- Born: 21 July 1838 Norristown, Pennsylvania
- Died: 28 January 1909 (aged 70) Norristown, Pennsylvania
- Buried: Saint Thomas Episcopal Church Cemetery
- Allegiance: United States
- Branch: Union Army
- Service years: April–July 1861; September 1862; June–July 1863;
- Rank: Captain
- Unit: 4th Regiment, Pennsylvania Volunteer Infantry
- Conflicts: American Civil War First Battle of Bull Run;
- Awards: Medal of Honor

= Walter H. Cooke =

Walter Howard Cooke (21 July 1838 – 28 January 1909) was a Union Army officer who fought in the American Civil War.
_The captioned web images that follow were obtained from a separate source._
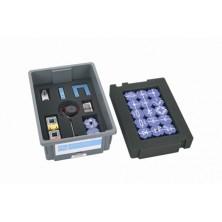 Coffret TESS Electricité set électronique, EB-TRO - Phywe France
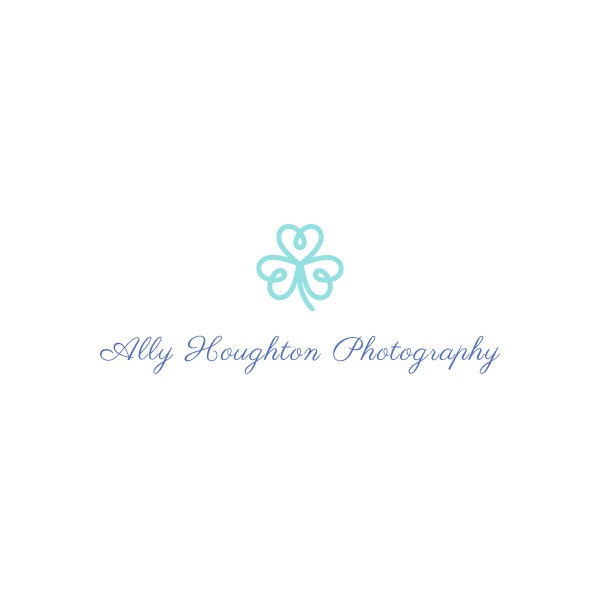 Ally Houghton Photography
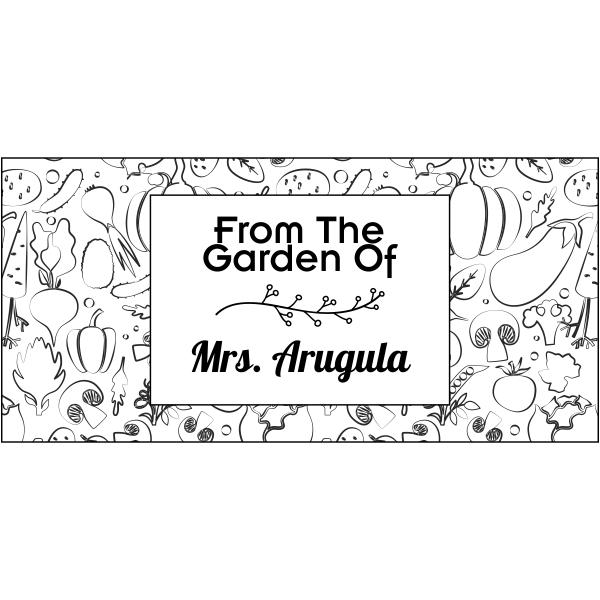 Arugula Rectangular Pattern Garden Stamp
Cooke received his country's highest award for bravery during combat, the Medal of Honor, for his actions at the First Battle of Bull Run in Virginia on 21 July 1861. He was honored with the award on 19 May 1887. He undertook several short periods of service in the Army before being discharged in 1863 and returning to civilian life. He then undertook a variety of business roles, including a directorship of a bank in Norristown and charity work. He died in 1909 at the age of 70.

==Early life and military service==
Cooke was born in Norristown, Pennsylvania on 21 July 1838, the son of David and Mary Whipple née Cushman, Cooke. A descendant of the Mayflower settlers, he inherited substantial estates, residing at his family's mansion on Sydney Farm.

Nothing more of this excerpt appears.